Direction
Copy out every line exactly as given.

Material for the task
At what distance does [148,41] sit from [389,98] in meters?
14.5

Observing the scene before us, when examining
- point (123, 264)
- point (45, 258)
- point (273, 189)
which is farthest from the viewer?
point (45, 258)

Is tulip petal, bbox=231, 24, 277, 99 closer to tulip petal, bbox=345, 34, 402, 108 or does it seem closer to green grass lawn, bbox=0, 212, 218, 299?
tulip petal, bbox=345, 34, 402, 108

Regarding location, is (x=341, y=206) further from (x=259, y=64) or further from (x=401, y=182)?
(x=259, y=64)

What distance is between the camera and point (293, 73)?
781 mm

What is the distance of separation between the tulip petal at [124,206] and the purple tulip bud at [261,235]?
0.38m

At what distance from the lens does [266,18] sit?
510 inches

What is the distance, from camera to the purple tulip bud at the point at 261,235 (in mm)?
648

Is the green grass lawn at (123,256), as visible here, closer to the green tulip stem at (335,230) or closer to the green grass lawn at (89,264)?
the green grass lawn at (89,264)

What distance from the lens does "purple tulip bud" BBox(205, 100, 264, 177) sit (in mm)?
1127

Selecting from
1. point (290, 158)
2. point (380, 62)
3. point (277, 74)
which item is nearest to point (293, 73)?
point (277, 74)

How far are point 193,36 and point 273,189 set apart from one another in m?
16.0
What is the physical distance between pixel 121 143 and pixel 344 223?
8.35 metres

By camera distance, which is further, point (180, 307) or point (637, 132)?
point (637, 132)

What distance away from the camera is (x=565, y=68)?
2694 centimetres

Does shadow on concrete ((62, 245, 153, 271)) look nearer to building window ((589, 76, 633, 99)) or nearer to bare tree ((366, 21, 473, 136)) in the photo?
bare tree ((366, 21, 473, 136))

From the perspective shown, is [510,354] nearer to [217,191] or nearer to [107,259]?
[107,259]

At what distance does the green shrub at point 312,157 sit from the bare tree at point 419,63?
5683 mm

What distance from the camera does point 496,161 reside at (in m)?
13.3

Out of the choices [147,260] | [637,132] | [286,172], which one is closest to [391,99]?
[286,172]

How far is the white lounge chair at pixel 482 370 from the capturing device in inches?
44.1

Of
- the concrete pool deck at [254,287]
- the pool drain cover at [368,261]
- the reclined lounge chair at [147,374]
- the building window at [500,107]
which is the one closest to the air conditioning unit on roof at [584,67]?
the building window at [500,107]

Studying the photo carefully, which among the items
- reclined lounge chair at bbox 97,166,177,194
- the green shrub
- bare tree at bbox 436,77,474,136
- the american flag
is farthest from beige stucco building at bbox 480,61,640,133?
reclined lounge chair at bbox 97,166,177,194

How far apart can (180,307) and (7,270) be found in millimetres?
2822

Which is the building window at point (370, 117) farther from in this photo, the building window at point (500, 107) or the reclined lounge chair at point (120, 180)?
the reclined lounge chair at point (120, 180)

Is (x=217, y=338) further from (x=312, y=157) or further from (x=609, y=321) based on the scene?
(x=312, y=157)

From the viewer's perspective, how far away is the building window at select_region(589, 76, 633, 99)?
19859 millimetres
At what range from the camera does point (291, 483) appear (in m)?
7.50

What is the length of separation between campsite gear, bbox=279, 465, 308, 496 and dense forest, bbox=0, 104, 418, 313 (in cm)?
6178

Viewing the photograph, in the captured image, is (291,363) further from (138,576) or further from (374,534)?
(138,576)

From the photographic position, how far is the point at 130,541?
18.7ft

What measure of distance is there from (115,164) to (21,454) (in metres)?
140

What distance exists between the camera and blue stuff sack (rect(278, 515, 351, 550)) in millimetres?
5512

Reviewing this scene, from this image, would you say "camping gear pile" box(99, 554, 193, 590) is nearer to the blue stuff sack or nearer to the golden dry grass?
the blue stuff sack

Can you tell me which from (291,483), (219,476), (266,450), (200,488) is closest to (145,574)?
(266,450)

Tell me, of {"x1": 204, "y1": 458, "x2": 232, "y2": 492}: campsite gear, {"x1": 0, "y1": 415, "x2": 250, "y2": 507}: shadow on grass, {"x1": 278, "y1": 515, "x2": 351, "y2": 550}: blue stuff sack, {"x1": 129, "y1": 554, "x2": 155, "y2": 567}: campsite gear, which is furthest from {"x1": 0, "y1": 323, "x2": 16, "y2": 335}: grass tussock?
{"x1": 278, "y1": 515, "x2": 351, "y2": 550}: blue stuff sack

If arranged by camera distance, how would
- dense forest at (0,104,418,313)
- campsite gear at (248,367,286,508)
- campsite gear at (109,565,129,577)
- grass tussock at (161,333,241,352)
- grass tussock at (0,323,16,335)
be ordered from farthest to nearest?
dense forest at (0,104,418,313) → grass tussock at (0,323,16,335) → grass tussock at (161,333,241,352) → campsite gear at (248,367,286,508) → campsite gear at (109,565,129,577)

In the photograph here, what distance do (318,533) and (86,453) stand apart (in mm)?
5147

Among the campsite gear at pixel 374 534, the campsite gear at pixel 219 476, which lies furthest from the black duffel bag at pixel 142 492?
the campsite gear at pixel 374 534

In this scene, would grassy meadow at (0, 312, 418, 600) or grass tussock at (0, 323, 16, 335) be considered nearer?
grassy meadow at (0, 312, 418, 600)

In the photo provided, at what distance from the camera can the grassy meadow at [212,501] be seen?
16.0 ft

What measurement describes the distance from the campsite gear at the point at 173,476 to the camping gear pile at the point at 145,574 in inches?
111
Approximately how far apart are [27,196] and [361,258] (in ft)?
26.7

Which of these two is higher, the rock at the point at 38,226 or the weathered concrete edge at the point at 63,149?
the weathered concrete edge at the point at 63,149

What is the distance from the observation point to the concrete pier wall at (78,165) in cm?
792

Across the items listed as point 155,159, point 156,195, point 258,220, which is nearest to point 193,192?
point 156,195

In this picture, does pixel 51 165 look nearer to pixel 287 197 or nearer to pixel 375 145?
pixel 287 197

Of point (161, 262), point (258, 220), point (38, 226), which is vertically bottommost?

Final result
At what distance does [148,41] sit from [389,98] in meters?
14.5

Observing the scene before us, when examining
- point (123, 264)
- point (45, 258)
- point (273, 189)
which is farthest from the viewer?
point (45, 258)

Is tulip petal, bbox=231, 24, 277, 99 closer to tulip petal, bbox=345, 34, 402, 108 or does it seem closer to green grass lawn, bbox=0, 212, 218, 299?
tulip petal, bbox=345, 34, 402, 108

Regarding location, is (x=341, y=206) further from (x=259, y=64) or further from (x=401, y=182)?
(x=259, y=64)

What distance is between the camera and point (293, 73)?
781 mm

What is the distance of separation between the tulip petal at [124,206] and the purple tulip bud at [261,235]?
0.38m

At what distance from the lens does [266,18] sit?
510 inches

What is the distance, from camera to the purple tulip bud at the point at 261,235 (in mm)?
648

Is the green grass lawn at (123,256), as visible here, closer to the green tulip stem at (335,230) or closer to the green grass lawn at (89,264)?
the green grass lawn at (89,264)

What distance from the lens does "purple tulip bud" BBox(205, 100, 264, 177) sit (in mm)?
1127

Selecting from
1. point (290, 158)
2. point (380, 62)
3. point (277, 74)
which item is nearest to point (293, 73)?
point (277, 74)

How far are point 193,36 and point 273,189 set apart from one another in m?
16.0
What is the physical distance between pixel 121 143 and pixel 344 223?
8.35 metres

By camera distance, which is further, point (180, 307) or point (637, 132)?
point (637, 132)

What distance away from the camera is (x=565, y=68)?
2694 centimetres

Does shadow on concrete ((62, 245, 153, 271)) look nearer to building window ((589, 76, 633, 99)) or nearer to bare tree ((366, 21, 473, 136)) in the photo?
bare tree ((366, 21, 473, 136))

From the perspective shown, is [510,354] nearer to [217,191] or nearer to [107,259]?
[107,259]

At what distance does the green shrub at point 312,157 sit from the bare tree at point 419,63?
5683 mm

What distance from the camera does point 496,161 reside at (in m)?
13.3

Out of the choices [147,260] | [637,132] | [286,172], which one is closest to [391,99]?
[286,172]

How far is the white lounge chair at pixel 482 370 from the capturing device in inches?
44.1

Of
- the concrete pool deck at [254,287]
- the pool drain cover at [368,261]
- the reclined lounge chair at [147,374]
- the building window at [500,107]
which is the one closest to the air conditioning unit on roof at [584,67]?
the building window at [500,107]

Studying the photo carefully, which among the items
- reclined lounge chair at bbox 97,166,177,194
- the green shrub
- bare tree at bbox 436,77,474,136
- the american flag
is farthest from beige stucco building at bbox 480,61,640,133?
reclined lounge chair at bbox 97,166,177,194

How far apart can (180,307) and (7,270) be found in millimetres?
2822

Which is the building window at point (370, 117) farther from in this photo, the building window at point (500, 107) or the reclined lounge chair at point (120, 180)?
the reclined lounge chair at point (120, 180)

Is (x=217, y=338) further from (x=312, y=157) or further from (x=609, y=321) based on the scene?
(x=312, y=157)

From the viewer's perspective, how far away is the building window at select_region(589, 76, 633, 99)?
19859 millimetres
At what range from the camera does point (291, 483) appear (in m)?
7.50

What is the length of separation between campsite gear, bbox=279, 465, 308, 496 and dense forest, bbox=0, 104, 418, 313 (in cm)?
6178

Viewing the photograph, in the captured image, is (291,363) further from (138,576) or further from (374,534)?
(138,576)

From the photographic position, how far is the point at 130,541?
18.7ft

What measure of distance is there from (115,164) to (21,454) (in metres)?
140

What distance exists between the camera and blue stuff sack (rect(278, 515, 351, 550)) in millimetres?
5512

Reviewing this scene, from this image, would you say "camping gear pile" box(99, 554, 193, 590) is nearer to the blue stuff sack or nearer to the golden dry grass?
the blue stuff sack

Can you tell me which from (291,483), (219,476), (266,450), (200,488) is closest to (145,574)?
(266,450)

Tell me, of {"x1": 204, "y1": 458, "x2": 232, "y2": 492}: campsite gear, {"x1": 0, "y1": 415, "x2": 250, "y2": 507}: shadow on grass, {"x1": 278, "y1": 515, "x2": 351, "y2": 550}: blue stuff sack, {"x1": 129, "y1": 554, "x2": 155, "y2": 567}: campsite gear, which is furthest from {"x1": 0, "y1": 323, "x2": 16, "y2": 335}: grass tussock?
{"x1": 278, "y1": 515, "x2": 351, "y2": 550}: blue stuff sack

If arranged by camera distance, how would
- dense forest at (0,104,418,313)
- campsite gear at (248,367,286,508)
- campsite gear at (109,565,129,577)
- grass tussock at (161,333,241,352)
- grass tussock at (0,323,16,335)
be ordered from farthest to nearest?
dense forest at (0,104,418,313) → grass tussock at (0,323,16,335) → grass tussock at (161,333,241,352) → campsite gear at (248,367,286,508) → campsite gear at (109,565,129,577)

In the photograph here, what distance do (318,533) and (86,453) stand apart (in mm)?
5147

Among the campsite gear at pixel 374 534, the campsite gear at pixel 219 476, which lies furthest from the black duffel bag at pixel 142 492?
the campsite gear at pixel 374 534

In this scene, would grassy meadow at (0, 312, 418, 600) or grass tussock at (0, 323, 16, 335) be considered nearer?
grassy meadow at (0, 312, 418, 600)

In the photo provided, at what distance from the camera can the grassy meadow at [212,501] be seen?
16.0 ft

What measurement describes the distance from the campsite gear at the point at 173,476 to the camping gear pile at the point at 145,574 in inches?
111
Approximately how far apart are [27,196] and [361,258] (in ft)?
26.7

Which of these two is higher, the rock at the point at 38,226 or the weathered concrete edge at the point at 63,149?
the weathered concrete edge at the point at 63,149

What is the distance from the observation point to the concrete pier wall at (78,165) in cm?
792

Across the items listed as point 155,159, point 156,195, point 258,220, which is nearest to point 193,192?
point 156,195

In this picture, does pixel 51 165 look nearer to pixel 287 197 or nearer to pixel 375 145?
pixel 287 197

Of point (161, 262), point (258, 220), point (38, 226), which is vertically bottommost?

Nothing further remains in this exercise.